Reproduce verbatim the passage of the commentary on AdTech that begins with "We built systems" and continues through "will engineer it.".

→ Page
****************************************
A $1 million wire tied to a Clinton Global Initiative event.
Budget disputes.
Revenue breakdown requests.
Lawyers cc’d.
That is corporate workflow, not cinematic conspiracy.
Even the Havas adjacency, where a board level figure appears over 3,800 times in the files, centres on PR strategy and reputation rehabilitation.
Uncomfortable? Yes.
Illegal in itself? No.
So if we strip away heat, what are we left with?
Proximity.
And proximity is where the real story lives.
AdTech does not create power. It services it.
AdTech sits close to capital.
Capital sits close to power.
Power attracts reputational risk.
Therefore AdTech will always end up in the orbit of controversial figures.
Not because the industry is uniquely immoral.
Because it is uniquely useful.
If you want to:
• Influence search results
• Shape public perception
• Optimise visibility
• Clean up digital association
• Get access to emerging tech networks
You need infrastructure.
We built that infrastructure.
We built systems that determine what is seen, what trends and what gets buried.
That is literally the commercial promise of large parts of the ecosystem.
This is where the problem actually starts
Most operators like to frame AdTech as neutral.
“We just run the media”
“We just build the tools”
But neutrality at scale is not neutral in impact.
If reputation repair can be productised, someone will buy it.
If perception can be engineered, someone will engineer it.
If search visibility can be manipulated, someone will manipulate it.
The tools do not ask moral questions and the incentive model asks only one question.
Is it legal and paid?
And that is where things get interesting.
Because legality and ethics are not synonyms.
What proximity journalism does well
McNally’s article performs an important function.
It documents.
It connects dots.
It reminds the industry that we operate in rooms shared with elite finance.
That reminder matters.
Too many people in AdTech pretend we are a scrappy optimisation layer.
We are not.
We are infrastructure for influence.
And infrastructure attracts power.
The article exposes adjacency without melodrama.
That is responsible journalism.
Where it stops short
But here is where I think the industry conversation needs to go further.
Listing connections creates heat.
But it does not interrogate structure.
The more uncomfortable questions are:
• What red lines do agencies actually have?
• Do platforms refuse certain forms of reputation repair?
• What governance frameworks exist when clients carry serious allegations?
• Do boards intervene or does revenue override?
Because that is where the ethical tension actually lives.
Not in who emailed who.
In how influence infrastructure behaves when capital seeks rehabilitation.
Proximity stories generate attention.
Structural analysis generates accountability.
They are not the same thing.
Nobody wakes up thinking they are doing something morally questionable.
They are:
• Taking a meeting
• Reviewing a deck
• Joining a board
• Facilitating a financing round
• Drafting a PR strategy
Every step feels commercially rational.
Reasonable.
Normal.
Until context shifts.
And history rewrites it.
That is how power embeds itself.
Not through dramatic villain monologues.
Through inboxes and calendars.
Through processes that look exactly like yours.
The second order effects
If AdTech continues to frame itself as purely neutral infrastructure, three things happen.
****************************************
[Records from a dataset]
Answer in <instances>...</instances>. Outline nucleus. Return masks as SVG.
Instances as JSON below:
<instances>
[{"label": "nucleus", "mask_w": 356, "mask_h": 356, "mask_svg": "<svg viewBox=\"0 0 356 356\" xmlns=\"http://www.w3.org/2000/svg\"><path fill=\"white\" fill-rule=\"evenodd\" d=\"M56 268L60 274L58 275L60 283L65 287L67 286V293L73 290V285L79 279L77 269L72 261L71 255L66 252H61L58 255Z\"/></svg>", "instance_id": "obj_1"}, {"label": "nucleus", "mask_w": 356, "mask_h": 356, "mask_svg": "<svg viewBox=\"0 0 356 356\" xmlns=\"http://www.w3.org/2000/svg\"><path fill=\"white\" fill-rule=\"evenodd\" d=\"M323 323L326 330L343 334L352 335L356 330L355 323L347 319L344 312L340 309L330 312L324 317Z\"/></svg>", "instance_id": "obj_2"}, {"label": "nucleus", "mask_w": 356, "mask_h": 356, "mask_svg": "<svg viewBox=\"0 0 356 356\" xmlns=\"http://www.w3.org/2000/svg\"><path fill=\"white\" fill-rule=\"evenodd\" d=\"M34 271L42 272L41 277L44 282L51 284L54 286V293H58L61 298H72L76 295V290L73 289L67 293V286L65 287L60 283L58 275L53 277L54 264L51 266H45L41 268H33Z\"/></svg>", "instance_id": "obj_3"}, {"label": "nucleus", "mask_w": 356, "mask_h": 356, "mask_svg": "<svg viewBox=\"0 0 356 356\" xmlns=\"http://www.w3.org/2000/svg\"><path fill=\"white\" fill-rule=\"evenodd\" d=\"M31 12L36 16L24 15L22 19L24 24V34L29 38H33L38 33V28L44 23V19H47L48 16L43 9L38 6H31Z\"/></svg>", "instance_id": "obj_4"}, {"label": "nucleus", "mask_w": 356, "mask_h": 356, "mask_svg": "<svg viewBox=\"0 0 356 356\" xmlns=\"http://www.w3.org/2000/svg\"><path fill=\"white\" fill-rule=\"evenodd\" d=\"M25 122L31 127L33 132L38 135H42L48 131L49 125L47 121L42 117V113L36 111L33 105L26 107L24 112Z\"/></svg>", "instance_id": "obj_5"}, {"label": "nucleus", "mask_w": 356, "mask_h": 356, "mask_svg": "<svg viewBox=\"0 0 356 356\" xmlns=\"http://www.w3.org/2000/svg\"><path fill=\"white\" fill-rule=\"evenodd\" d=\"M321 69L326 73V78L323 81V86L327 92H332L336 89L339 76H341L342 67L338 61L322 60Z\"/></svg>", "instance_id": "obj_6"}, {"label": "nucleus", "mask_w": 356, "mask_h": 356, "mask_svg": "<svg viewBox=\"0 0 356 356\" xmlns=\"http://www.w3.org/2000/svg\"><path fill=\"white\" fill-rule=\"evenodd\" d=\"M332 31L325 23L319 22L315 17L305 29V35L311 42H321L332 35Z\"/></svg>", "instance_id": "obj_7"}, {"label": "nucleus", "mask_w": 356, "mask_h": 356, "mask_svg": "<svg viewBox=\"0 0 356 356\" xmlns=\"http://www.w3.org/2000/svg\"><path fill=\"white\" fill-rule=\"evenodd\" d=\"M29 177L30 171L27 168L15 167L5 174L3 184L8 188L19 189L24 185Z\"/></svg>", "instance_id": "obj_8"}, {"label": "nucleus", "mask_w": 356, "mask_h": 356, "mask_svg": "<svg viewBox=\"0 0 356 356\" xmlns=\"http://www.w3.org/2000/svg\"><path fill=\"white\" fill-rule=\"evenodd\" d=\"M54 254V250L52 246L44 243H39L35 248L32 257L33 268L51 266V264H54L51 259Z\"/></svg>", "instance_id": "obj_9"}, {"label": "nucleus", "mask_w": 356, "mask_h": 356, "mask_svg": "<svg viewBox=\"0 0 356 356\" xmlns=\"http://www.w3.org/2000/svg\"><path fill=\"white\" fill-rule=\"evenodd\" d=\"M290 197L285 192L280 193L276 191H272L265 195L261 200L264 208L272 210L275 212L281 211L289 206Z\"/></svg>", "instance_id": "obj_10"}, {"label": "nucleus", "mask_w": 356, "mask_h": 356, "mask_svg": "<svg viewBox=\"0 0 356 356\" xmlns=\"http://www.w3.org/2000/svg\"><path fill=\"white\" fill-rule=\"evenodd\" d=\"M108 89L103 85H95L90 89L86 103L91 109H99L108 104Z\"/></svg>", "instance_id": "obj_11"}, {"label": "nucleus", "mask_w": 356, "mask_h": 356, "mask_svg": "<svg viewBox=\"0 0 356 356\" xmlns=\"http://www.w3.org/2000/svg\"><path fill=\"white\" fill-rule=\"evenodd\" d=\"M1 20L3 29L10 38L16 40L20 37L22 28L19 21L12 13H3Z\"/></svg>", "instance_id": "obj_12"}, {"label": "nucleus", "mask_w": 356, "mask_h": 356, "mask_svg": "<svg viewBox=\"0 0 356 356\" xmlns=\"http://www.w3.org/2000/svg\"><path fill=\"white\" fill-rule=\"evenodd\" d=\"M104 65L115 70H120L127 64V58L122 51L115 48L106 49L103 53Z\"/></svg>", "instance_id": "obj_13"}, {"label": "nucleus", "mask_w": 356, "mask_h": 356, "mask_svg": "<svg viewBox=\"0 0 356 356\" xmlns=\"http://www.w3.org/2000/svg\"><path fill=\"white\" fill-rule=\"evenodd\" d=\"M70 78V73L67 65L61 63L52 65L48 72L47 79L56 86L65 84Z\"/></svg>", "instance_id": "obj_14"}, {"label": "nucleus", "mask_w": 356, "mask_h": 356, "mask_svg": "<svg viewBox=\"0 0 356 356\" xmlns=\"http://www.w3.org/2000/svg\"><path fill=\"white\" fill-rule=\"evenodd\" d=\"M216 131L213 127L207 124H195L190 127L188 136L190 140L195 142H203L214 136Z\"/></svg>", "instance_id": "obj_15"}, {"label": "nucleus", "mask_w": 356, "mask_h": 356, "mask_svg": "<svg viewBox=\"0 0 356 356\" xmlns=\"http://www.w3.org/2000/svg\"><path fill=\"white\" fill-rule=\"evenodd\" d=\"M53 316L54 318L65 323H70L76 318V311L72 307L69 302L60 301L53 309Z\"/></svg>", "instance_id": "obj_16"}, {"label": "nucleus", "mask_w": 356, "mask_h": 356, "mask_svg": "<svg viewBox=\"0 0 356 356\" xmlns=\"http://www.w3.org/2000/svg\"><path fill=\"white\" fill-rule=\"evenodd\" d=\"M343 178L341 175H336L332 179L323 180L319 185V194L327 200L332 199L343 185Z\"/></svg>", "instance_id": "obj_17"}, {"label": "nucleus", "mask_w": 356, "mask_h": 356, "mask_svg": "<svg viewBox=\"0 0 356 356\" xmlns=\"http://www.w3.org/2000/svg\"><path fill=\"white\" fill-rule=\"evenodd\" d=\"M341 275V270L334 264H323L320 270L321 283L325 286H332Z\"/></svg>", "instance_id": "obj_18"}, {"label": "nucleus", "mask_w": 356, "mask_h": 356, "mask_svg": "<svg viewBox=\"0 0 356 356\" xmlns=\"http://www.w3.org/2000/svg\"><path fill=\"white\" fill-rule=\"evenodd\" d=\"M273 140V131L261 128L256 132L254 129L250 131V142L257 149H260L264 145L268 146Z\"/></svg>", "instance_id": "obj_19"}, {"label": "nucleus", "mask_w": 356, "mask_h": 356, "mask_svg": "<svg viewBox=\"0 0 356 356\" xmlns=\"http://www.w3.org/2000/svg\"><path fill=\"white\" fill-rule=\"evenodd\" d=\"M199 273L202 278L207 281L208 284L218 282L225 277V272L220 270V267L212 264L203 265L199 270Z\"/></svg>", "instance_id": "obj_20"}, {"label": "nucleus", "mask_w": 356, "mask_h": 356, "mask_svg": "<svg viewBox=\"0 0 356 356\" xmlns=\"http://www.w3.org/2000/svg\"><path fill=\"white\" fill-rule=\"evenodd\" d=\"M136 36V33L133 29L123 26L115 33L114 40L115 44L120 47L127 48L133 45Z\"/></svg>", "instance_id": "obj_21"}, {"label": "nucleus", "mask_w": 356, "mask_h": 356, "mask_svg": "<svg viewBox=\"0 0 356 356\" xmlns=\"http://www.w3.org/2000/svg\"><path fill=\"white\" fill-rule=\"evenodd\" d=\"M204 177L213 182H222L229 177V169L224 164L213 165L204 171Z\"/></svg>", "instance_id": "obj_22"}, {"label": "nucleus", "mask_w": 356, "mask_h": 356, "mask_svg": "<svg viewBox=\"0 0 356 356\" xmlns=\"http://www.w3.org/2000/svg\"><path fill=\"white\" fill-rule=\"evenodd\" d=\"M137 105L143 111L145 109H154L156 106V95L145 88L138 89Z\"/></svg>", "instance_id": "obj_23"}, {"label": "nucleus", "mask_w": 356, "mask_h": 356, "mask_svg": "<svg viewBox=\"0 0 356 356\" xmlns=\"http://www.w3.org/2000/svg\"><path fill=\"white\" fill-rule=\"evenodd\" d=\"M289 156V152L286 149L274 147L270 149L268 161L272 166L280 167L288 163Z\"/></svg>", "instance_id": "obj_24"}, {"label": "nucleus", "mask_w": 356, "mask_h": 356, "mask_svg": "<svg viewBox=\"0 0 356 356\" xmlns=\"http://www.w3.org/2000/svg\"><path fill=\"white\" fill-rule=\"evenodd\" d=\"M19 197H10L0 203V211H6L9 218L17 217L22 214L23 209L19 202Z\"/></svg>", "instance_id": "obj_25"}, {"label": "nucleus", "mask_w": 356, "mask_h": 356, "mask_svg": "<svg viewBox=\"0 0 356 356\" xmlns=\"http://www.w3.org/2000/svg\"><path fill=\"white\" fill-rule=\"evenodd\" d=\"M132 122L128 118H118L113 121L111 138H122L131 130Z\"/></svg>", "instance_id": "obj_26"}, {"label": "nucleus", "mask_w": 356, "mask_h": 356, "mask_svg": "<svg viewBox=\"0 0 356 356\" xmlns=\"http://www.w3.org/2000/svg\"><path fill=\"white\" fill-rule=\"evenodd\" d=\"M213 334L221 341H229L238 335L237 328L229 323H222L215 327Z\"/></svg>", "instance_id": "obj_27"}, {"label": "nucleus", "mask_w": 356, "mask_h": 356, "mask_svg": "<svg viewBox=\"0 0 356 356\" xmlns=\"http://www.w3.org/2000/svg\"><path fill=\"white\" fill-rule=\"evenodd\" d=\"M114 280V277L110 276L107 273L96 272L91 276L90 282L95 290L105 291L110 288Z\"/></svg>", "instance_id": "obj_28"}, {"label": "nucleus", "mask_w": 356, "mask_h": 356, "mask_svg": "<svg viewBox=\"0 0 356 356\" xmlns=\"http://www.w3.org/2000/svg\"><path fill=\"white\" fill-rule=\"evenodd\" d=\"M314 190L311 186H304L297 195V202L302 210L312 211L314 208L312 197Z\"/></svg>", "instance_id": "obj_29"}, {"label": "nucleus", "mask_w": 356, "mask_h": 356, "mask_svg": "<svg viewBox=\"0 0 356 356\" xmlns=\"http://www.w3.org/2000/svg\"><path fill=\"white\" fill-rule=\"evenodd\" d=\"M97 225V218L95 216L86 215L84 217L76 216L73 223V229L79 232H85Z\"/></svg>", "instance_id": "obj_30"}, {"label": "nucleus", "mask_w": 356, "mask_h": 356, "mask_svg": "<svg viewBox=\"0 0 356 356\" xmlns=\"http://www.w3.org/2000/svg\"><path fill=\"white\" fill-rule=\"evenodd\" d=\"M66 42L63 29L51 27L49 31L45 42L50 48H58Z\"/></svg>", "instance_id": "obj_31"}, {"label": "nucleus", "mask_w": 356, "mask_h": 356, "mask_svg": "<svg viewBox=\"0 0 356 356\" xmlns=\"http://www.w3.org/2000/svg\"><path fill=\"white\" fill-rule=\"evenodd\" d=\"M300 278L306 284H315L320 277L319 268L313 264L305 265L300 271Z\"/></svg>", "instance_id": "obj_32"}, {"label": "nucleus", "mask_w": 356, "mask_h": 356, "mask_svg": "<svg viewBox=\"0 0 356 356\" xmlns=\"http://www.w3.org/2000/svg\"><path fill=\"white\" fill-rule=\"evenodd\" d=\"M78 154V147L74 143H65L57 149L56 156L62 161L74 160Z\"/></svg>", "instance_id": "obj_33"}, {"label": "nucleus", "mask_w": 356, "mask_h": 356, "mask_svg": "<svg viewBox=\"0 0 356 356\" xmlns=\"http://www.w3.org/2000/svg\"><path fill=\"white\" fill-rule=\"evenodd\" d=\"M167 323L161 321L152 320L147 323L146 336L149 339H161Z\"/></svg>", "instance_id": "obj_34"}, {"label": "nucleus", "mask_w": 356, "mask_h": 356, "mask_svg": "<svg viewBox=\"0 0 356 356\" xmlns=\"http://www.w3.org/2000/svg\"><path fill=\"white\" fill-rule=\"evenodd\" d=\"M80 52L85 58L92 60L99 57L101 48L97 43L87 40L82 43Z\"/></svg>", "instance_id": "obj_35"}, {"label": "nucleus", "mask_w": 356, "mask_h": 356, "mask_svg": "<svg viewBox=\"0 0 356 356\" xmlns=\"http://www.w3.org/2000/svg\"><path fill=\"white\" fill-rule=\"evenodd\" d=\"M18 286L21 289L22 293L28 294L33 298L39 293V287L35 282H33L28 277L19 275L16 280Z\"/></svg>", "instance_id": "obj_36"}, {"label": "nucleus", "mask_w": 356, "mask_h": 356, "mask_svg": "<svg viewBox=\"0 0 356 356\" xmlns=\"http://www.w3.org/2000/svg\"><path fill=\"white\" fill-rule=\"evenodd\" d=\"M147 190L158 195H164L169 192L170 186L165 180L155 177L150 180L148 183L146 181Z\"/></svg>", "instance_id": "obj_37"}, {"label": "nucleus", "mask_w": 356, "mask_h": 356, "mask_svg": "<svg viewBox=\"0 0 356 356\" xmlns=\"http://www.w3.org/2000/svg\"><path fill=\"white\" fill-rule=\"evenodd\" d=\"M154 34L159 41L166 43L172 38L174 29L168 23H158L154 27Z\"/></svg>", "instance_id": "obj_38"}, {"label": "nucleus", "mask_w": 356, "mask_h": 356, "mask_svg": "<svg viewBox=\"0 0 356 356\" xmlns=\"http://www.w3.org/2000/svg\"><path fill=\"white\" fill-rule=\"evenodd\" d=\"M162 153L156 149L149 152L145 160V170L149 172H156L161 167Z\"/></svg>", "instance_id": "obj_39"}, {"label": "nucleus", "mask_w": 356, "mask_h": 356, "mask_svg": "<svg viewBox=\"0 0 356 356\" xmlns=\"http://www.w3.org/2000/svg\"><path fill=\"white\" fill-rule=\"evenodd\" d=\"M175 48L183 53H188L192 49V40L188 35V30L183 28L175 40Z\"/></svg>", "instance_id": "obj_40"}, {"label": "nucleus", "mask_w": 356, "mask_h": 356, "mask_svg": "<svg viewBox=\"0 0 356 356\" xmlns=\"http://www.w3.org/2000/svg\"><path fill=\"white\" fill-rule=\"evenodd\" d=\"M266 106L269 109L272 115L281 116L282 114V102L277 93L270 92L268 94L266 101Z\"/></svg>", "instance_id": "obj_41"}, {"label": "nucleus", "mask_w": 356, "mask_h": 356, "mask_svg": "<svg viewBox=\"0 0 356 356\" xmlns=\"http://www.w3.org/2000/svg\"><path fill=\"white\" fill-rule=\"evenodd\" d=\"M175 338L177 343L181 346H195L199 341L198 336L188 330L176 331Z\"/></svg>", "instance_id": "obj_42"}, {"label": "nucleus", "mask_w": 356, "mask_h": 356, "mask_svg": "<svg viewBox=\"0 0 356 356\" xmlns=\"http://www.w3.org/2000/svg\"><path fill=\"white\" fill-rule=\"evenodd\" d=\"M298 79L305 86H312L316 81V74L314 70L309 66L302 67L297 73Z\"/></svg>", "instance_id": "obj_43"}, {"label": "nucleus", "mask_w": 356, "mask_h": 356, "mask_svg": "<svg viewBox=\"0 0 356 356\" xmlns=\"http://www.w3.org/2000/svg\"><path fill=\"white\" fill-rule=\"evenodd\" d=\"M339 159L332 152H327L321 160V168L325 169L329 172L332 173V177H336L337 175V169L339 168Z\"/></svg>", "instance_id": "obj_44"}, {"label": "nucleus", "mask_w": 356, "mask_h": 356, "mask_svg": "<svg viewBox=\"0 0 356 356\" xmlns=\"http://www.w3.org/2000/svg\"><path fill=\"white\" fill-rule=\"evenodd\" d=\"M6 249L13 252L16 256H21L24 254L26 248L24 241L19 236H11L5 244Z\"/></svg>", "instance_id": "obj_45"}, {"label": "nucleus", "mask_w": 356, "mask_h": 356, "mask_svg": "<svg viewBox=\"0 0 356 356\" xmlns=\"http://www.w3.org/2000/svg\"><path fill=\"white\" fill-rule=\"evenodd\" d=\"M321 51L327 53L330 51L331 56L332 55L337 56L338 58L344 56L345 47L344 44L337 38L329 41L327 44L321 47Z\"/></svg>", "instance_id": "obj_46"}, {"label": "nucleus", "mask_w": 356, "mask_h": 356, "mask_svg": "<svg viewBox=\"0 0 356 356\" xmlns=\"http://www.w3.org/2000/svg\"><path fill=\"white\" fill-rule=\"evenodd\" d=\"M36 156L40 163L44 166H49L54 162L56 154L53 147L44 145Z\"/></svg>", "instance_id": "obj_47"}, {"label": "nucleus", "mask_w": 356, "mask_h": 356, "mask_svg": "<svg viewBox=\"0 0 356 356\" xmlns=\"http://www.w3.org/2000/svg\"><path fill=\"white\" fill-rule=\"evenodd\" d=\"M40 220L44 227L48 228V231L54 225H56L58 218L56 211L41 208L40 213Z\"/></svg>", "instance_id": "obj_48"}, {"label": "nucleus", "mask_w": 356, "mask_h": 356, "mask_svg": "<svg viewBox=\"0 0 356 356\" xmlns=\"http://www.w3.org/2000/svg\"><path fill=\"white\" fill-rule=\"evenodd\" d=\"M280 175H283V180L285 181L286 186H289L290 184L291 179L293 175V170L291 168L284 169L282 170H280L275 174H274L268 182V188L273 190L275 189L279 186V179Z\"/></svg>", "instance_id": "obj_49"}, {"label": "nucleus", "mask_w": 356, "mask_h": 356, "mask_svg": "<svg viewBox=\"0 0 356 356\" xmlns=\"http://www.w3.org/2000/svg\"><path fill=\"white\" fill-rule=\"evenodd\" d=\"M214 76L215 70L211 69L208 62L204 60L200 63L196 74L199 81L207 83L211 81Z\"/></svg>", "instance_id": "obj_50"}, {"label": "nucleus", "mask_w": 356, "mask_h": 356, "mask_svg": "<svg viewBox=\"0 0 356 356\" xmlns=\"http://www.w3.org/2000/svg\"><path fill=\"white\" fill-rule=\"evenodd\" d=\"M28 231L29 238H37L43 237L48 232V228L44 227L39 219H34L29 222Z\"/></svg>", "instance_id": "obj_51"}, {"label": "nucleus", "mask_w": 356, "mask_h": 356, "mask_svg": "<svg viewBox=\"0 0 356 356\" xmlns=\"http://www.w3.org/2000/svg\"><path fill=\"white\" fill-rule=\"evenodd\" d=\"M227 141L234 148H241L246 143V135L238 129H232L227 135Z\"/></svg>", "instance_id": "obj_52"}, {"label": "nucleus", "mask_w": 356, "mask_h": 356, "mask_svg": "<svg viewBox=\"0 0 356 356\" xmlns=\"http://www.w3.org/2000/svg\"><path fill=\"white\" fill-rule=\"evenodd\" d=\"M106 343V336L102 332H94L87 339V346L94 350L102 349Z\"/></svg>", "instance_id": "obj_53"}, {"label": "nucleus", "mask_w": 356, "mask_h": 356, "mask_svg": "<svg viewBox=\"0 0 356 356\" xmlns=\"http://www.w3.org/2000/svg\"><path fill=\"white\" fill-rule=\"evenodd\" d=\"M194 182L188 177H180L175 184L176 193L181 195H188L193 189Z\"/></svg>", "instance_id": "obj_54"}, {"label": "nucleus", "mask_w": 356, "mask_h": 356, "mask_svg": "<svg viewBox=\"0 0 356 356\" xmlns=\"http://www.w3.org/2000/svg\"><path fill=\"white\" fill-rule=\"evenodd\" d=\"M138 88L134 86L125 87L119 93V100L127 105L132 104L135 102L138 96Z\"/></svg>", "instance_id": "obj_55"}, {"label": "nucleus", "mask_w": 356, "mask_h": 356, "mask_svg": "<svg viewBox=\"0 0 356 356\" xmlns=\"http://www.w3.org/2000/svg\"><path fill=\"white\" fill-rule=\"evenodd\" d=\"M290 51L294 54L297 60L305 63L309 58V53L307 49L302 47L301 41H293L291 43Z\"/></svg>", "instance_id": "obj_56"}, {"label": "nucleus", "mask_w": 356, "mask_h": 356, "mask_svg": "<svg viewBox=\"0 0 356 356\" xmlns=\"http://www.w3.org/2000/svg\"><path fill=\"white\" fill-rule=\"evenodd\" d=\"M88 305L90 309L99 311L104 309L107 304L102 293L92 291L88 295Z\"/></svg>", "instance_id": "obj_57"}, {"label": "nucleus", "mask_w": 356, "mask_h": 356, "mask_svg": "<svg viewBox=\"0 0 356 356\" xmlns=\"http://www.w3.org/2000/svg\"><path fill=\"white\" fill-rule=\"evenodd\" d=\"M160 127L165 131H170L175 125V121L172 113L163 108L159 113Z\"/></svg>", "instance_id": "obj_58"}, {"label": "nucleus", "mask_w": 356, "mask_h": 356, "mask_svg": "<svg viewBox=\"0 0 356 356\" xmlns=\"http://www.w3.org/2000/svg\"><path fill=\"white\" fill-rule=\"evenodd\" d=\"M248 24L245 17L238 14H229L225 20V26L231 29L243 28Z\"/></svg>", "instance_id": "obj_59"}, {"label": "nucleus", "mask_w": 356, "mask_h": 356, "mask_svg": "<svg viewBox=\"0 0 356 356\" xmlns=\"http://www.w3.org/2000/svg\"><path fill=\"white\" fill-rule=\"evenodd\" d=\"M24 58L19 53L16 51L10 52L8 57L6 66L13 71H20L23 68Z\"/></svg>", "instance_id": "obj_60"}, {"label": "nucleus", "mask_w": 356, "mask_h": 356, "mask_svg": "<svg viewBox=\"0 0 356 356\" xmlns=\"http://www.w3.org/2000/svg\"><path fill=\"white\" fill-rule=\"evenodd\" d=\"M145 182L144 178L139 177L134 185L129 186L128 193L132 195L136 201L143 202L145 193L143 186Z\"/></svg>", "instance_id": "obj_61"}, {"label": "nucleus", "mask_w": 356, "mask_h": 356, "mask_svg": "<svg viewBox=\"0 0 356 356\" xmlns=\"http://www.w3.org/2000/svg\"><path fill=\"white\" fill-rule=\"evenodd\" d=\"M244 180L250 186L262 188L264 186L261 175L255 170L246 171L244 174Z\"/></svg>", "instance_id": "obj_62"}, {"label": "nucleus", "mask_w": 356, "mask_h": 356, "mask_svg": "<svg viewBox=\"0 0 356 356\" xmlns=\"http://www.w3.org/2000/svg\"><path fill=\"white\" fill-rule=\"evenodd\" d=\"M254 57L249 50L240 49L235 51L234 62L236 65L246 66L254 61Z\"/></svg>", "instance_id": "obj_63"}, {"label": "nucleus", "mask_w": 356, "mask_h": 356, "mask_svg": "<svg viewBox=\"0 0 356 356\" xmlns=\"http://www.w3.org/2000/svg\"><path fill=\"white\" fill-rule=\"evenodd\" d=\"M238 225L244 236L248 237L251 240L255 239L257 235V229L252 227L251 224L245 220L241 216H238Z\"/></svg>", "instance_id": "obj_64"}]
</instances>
****************************************
→ Exercise solution
We built systems that determine what is seen, what trends and what gets buried.
That is literally the commercial promise of large parts of the ecosystem.
This is where the problem actually starts
Most operators like to frame AdTech as neutral.
“We just run the media”
“We just build the tools”
But neutrality at scale is not neutral in impact.
If reputation repair can be productised, someone will buy it.
If perception can be engineered, someone will engineer it.